Logit Loglinear Analysis

谢益辉 / 2006-03-27


The Logit Loglinear Analysis procedure analyzes the relationship between dependent (or response) variables and independent (or explanatory) variables. The dependent variables are always categorical, while the independent variables can be categorical (factors). Other independent variables, cell covariates, can be continuous, but they are not applied on a case-by-case basis. The weighted covariate mean for a cell is applied to that cell. The logarithm of the odds of the dependent variables is expressed as a linear combination of parameters. A multinomial distribution is automatically assumed; these models are sometimes called multinomial logit models. This procedure estimates parameters of logit loglinear models using the Newton-Raphson algorithm.

You can select from 1 to 10 dependent and factor variables combined. A cell structure variable allows you to define structural zeros for incomplete tables, include an offset term in the model, fit a log-rate model, or implement the method of adjustment of marginal tables. Contrast variables allow computation of generalized log-odds ratios (GLOR). The values of the contrast variable are the coefficients for the linear combination of the logs of the expected cell counts.

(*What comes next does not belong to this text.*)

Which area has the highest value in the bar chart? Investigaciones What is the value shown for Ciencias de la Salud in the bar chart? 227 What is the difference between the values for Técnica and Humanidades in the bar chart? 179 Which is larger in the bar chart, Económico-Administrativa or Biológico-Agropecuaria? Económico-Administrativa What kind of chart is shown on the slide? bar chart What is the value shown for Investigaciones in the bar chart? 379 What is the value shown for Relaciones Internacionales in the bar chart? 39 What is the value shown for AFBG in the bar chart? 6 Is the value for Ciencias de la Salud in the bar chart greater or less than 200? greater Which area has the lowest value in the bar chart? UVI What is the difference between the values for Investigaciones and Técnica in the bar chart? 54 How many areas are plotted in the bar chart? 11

SPSS automatically displays model information and goodness-of-fit statistics. You can also display a variety of statistics and plots or save residuals and predicted values in the working data file.

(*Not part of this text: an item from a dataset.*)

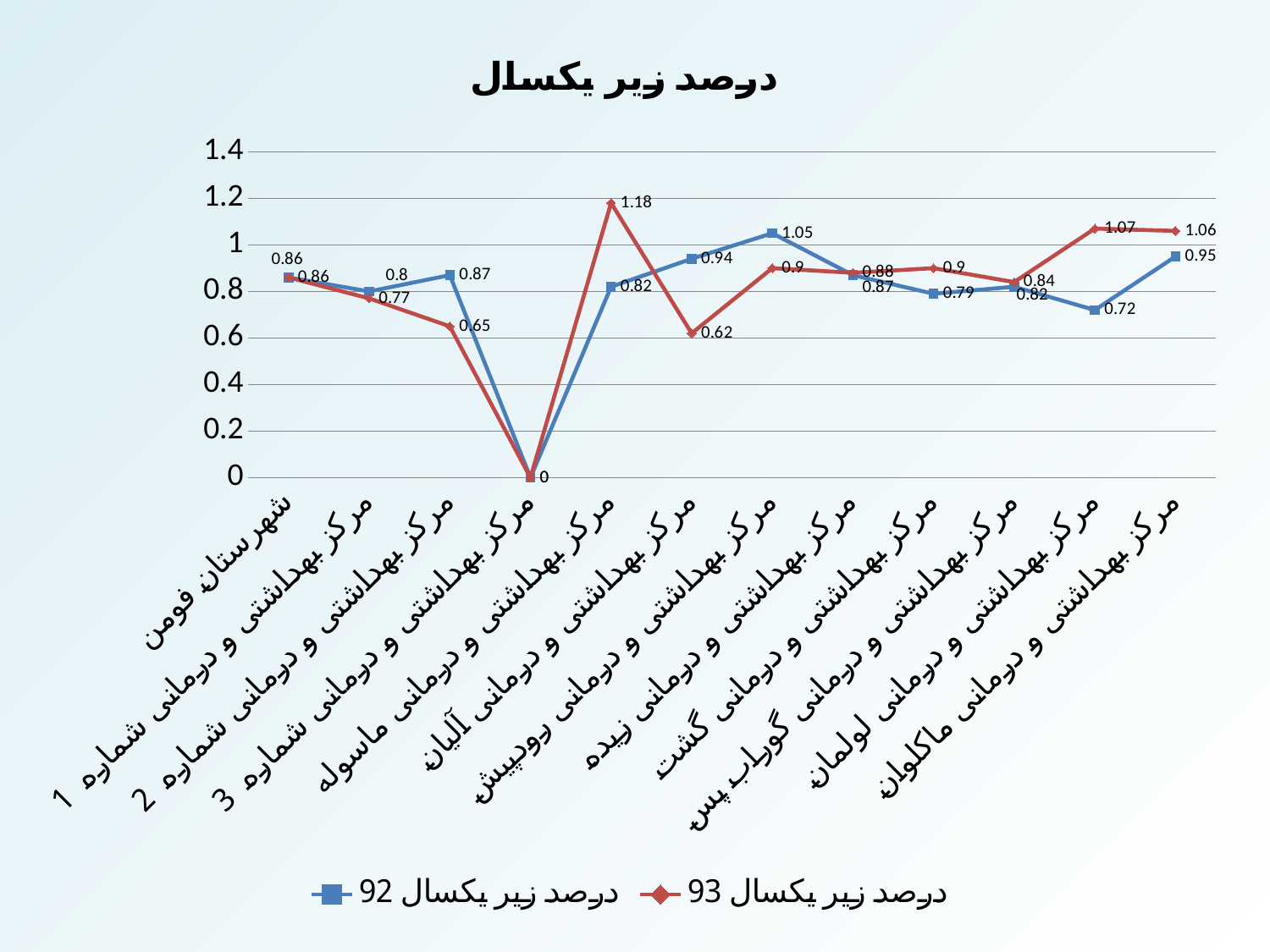
What is the title of the chart? درصد زیر یکسال Which category has the highest value in the series درصد زیر یکسال 93? مرکز بهداشتی و درمانی ماسوله What is the difference between the درصد زیر یکسال 93 and درصد زیر یکسال 92 values for مرکز بهداشتی و درمانی لولمان? 0.35 What is the value of the series درصد زیر یکسال 92 for مرکز بهداشتی و درمانی لولمان? 0.72 How many series does the legend list? 2 Which category has the highest value in the series درصد زیر یکسال 92? مرکز بهداشتی و درمانی رودپیش For مرکز بهداشتی و درمانی آلیان, which series has the larger value, درصد زیر یکسال 92 or درصد زیر یکسال 93? درصد زیر یکسال 92 What is the value of the series درصد زیر یکسال 92 for شهرستان فومن? 0.86 What type of chart is shown on the slide? line chart What is the value of the series درصد زیر یکسال 93 for مرکز بهداشتی و درمانی ماسوله? 1.18 Which category has the lowest value in both series? مرکز بهداشتی و درمانی شماره 3 How many categories are plotted along the x axis? 12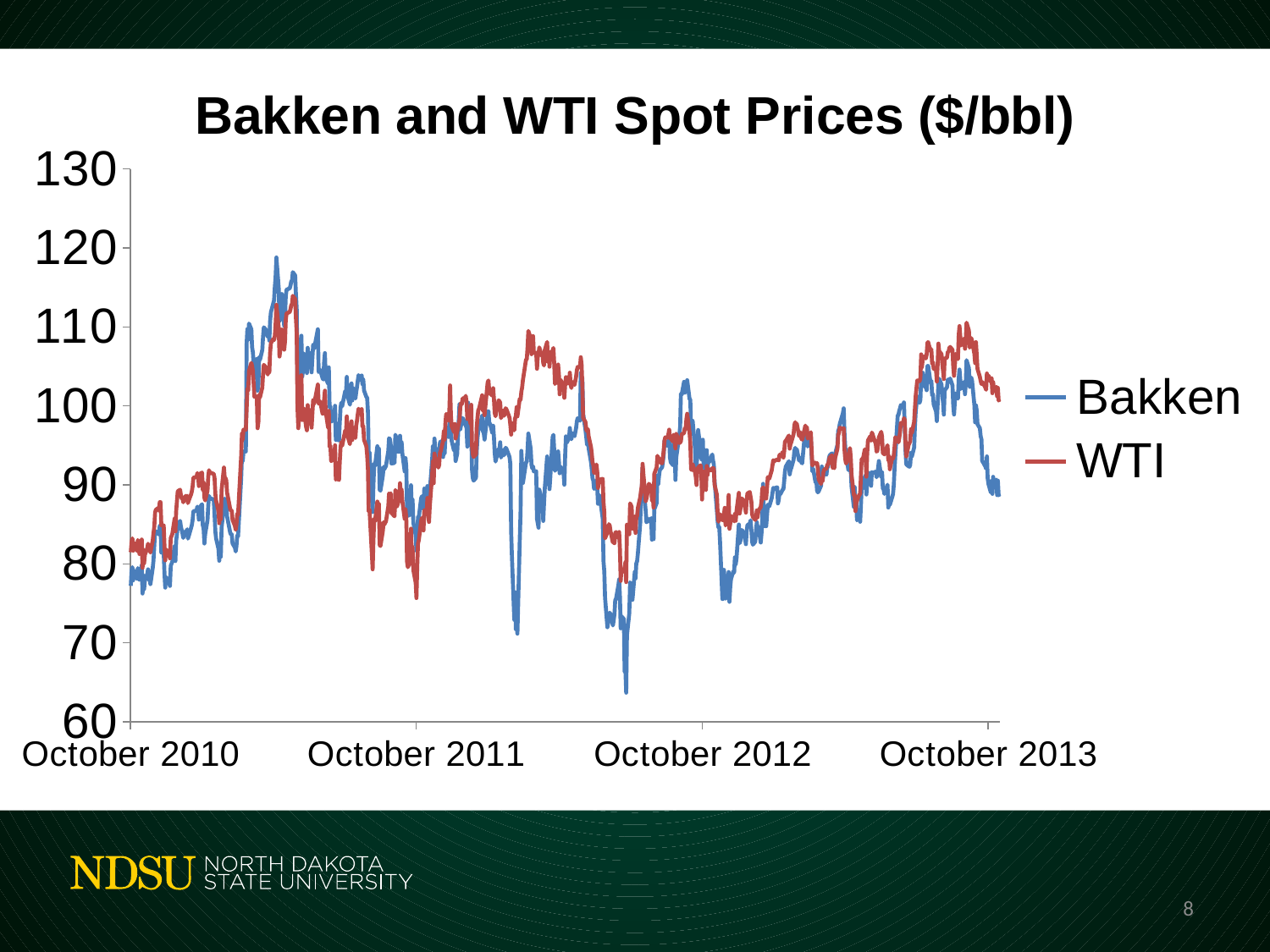
What kind of chart is shown on the slide? line chart Is the lowest point of the Bakken line greater or less than 70? less How many series does the legend list? 2 Which colour is used for the WTI line? red How many year labels are shown on the x axis? 4 Is the highest point of the WTI line greater or less than 120? less What is the title of the chart? Bakken and WTI Spot Prices ($/bbl) Which series reaches the lowest value on the chart? Bakken Is the lowest point of the WTI line greater or less than 70? greater Does the WTI line end higher or lower in October 2013 than it starts in October 2010? higher Which series reaches the highest peak on the chart? Bakken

Example. A study in Florida included 219 alligators. How does the alligators’ food type vary with their size and the four lakes in which they live? The study found that the odds of a smaller alligator preferring reptiles to fish is 0.70 times lower than for larger alligators; also, the odds of selecting primarily reptiles instead of fish were highest in lake 3.

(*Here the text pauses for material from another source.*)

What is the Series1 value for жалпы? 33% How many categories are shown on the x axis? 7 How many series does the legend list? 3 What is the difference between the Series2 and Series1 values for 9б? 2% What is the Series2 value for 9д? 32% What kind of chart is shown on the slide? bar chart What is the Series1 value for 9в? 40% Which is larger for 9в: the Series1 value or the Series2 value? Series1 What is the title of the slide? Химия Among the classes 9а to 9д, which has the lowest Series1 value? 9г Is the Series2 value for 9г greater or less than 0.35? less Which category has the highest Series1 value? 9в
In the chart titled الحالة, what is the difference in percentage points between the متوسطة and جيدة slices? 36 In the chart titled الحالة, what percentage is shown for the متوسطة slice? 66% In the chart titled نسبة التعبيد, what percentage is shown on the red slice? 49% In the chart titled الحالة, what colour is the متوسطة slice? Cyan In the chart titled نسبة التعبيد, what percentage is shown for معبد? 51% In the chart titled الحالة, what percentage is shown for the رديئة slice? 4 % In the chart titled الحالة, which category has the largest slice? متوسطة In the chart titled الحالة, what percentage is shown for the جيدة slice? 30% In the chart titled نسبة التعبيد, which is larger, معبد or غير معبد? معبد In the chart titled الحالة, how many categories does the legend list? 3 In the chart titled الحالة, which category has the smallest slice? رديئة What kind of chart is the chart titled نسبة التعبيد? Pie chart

Statistics. Observed and expected frequencies; raw, adjusted, and deviance residuals; design matrix; parameter estimates; generalized log-odds ratio; Wald statistic; and confidence intervals. Plots: adjusted residuals, deviance residuals, and normal probability plots.

多说几句:红色标记的前三个词是提醒注意统计专业术语的表达的(不要只认识因变量而不认识response variable,不要只认识概率而不认识odds);最后一个红色标记的是强调统计计算的地位(这个模型需要用Newton-Raphson算法求解);也可以看看老外们的例子,便会觉得好玩儿,他们研究的是佛罗里达州的鳄鱼吃虫子还是吃鱼与鳄鱼的体型大小和所生长的湖的关系。在中国估计不会有人研究这个吧,毕竟填饱肚子要紧(还是能看出经济文化差异的)。